薄氷を踏む勝利。侍ジャパンはベネズエラ戦の教訓を生かせるか?【プレミア12】

 

殊勲打を放った菊池(右)と稲葉監督


 薄氷を踏むような勝利だった。

 稲葉篤紀監督となって、初めての大きな世界大会(プレミア12)、「たくさん点を取ることはできない」と覚悟して臨んだ11月5日のベネズエラとのグループBオープニングラウンド初戦(台湾・桃園)は、指揮官の予想どおりの重苦しい展開となった。

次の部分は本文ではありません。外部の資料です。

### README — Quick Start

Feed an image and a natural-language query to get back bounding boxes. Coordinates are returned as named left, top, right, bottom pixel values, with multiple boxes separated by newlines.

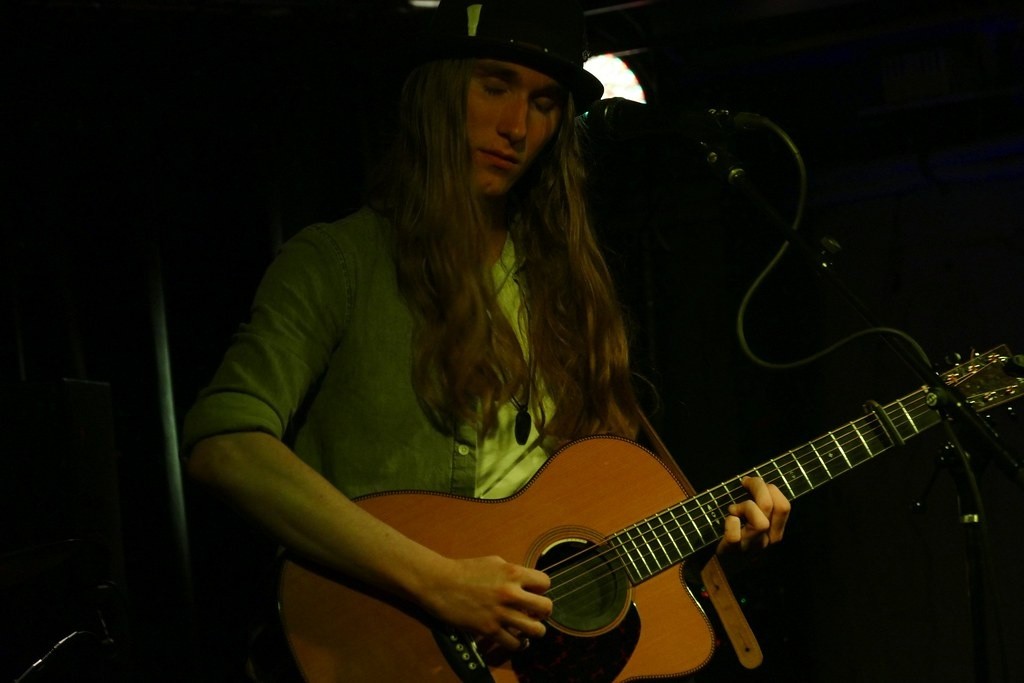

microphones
left=587, top=96, right=760, bottom=137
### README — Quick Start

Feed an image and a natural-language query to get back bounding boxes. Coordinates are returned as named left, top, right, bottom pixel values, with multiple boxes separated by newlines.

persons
left=181, top=1, right=793, bottom=649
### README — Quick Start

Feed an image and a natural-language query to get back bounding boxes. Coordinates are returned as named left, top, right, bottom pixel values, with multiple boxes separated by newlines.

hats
left=414, top=0, right=604, bottom=102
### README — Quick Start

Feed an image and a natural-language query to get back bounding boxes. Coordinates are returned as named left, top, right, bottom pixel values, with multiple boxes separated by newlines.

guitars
left=248, top=339, right=1024, bottom=682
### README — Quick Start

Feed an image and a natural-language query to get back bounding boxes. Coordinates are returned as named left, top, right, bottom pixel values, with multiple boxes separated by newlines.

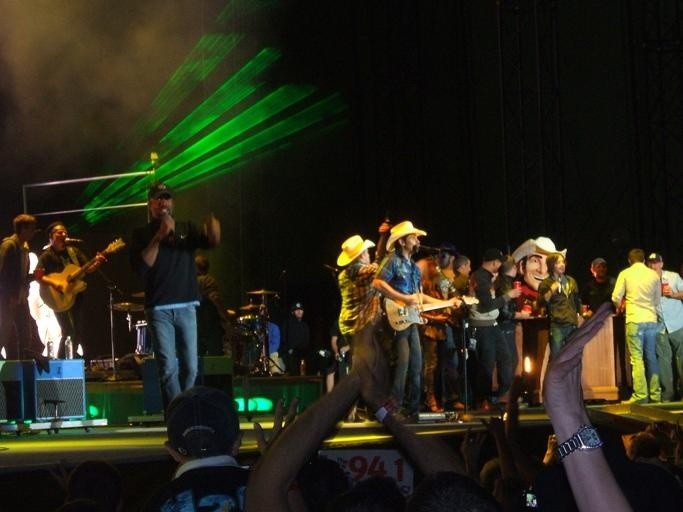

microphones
left=414, top=244, right=440, bottom=253
left=557, top=274, right=562, bottom=294
left=160, top=209, right=175, bottom=242
left=64, top=237, right=83, bottom=245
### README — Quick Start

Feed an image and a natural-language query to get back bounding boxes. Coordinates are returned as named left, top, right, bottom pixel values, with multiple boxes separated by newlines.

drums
left=230, top=325, right=262, bottom=373
left=133, top=320, right=156, bottom=358
left=237, top=314, right=269, bottom=332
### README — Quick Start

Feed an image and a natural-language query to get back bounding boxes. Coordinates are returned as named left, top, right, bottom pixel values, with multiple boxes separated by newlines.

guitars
left=382, top=293, right=480, bottom=334
left=40, top=238, right=127, bottom=312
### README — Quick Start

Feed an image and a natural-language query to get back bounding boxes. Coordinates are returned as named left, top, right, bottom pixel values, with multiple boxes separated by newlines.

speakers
left=0, top=359, right=86, bottom=423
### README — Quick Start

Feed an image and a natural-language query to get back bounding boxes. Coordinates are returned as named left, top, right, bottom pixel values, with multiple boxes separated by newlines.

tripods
left=232, top=294, right=284, bottom=377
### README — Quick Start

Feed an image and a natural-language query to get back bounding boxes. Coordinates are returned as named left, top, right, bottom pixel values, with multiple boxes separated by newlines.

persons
left=1, top=182, right=683, bottom=512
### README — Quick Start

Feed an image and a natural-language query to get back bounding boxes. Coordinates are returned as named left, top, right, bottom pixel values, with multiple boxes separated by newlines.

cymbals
left=238, top=304, right=263, bottom=311
left=133, top=292, right=145, bottom=297
left=110, top=302, right=144, bottom=312
left=246, top=290, right=276, bottom=295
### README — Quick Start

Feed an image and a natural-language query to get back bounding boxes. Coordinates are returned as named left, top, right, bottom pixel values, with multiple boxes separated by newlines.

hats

 開幕戦の先発を託された山口俊は、毎回走者を背負う苦しい投球も、4回まで5安打を浴びながら粘りの投球で1失点。最速148キロの直球を軸に、強化合宿期間で修正したフォークも駆使して6つの三振を奪った。「3者凡退のイニングがなかったので、良いリズムは作ることができませんでしたが、最少失点でつなぐことができたのは良かったと思います」と話すように、「イニングや球数ではなく、打者一人ひとりと向かい合って行けるところまで」とマウンドに上がっており、1点を失った4回限りで2番手・山岡泰輔にバトンを託したが、独特の緊張感の中で十分に責任を果たしたと言える。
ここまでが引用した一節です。